When her mother developed colon cancer and underwent surgery Betsy left her job at St. Francis to care for her. Later, Betsy also succumbed to colon cancer, and she, like her mother before her, opted not to undergo chemotherapy. Ms. Doyle and other neighbors remembered Betsy's mother, Mary, as devoted to her family and her home. They remembered John and Mary Gavin as staying close to home, very dignified and very old-fashioned. When her mother died Betsy soon after went to Texas where she had friends.

Betsy returned from Texas for a visit to Long Island around 1994, and stayed a few days with Pat Doyle. At that time a Polaroid photo was taken of Pat and Betsy, in front of Pat's house. When Betsy died she requested Pat receive her Hummel, a statue of Mary, because Pat always teased Betsy that she should pay more attention to Mary because Mary was Betsy's middle name. Pat Doyle said that "beneath the statue it was written in Betsy's own handwriting that the statue be delivered to me."

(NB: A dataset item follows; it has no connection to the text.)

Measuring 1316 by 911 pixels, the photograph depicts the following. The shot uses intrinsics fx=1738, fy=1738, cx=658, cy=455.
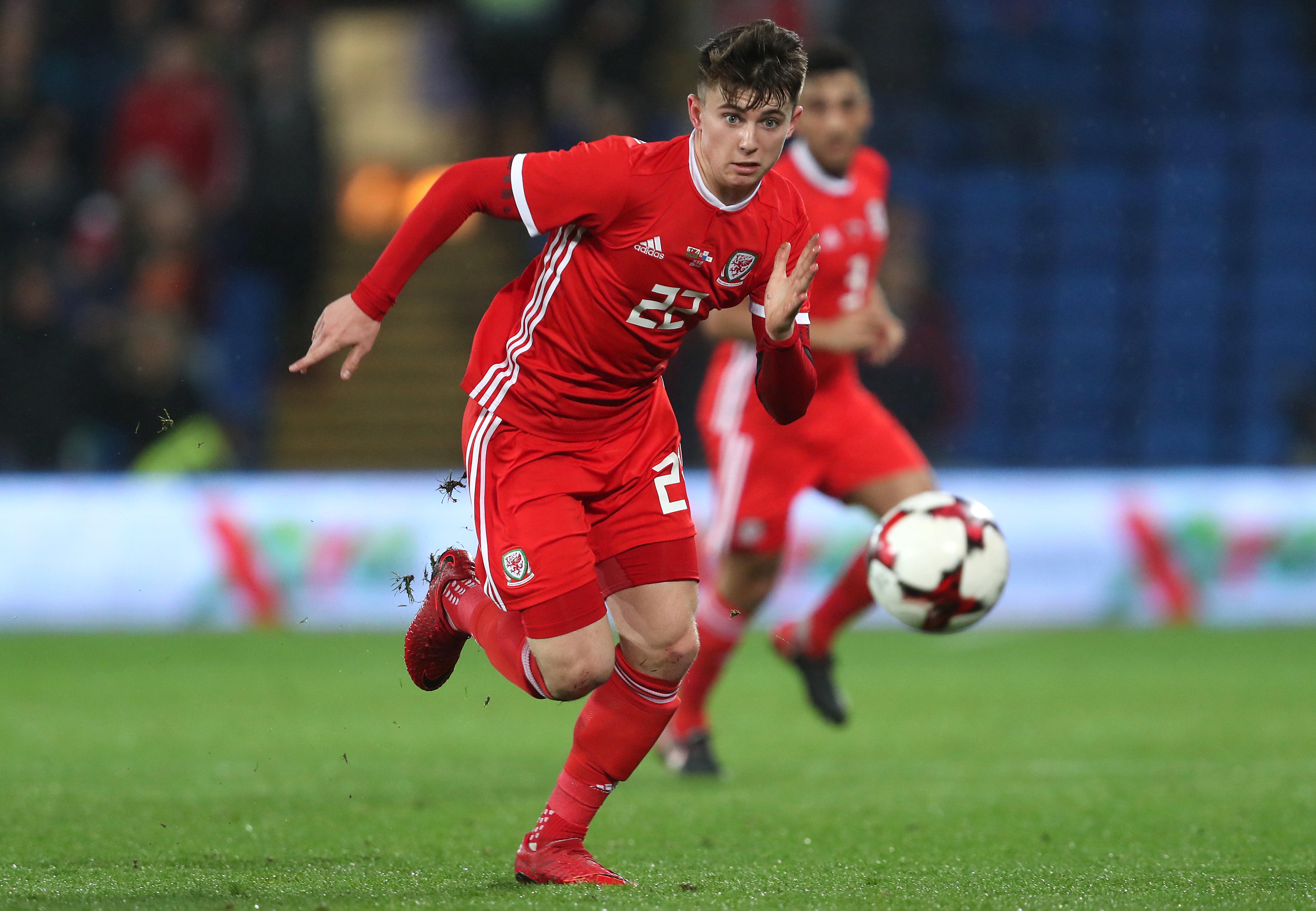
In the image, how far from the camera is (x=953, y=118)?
552 inches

That statue was delivered to her by two people, one being Fr. Peter LeJacq, a Maryknoll priest. In his youth, Peter LeJacq was a gardener and handyman for the Gavins when they were neighbors in North Strathmore, and he maintained the relationship after his parents moved to Munsey Park. He remained a friend of Betsy's over the years and explained how after her mother died the house on Rolling Hill Road was too large for her and she wanted to both downsize and move to a warmer climate.

He was also able to shed some light on her generous gift. "She lived two blocks from the library and enjoyed going there; the library gave her a great deal of joy." He said that while Betsy Gavin lived in Texas she knew the Manhasset Library was expanding and she wanted to give back some of the joy she had received.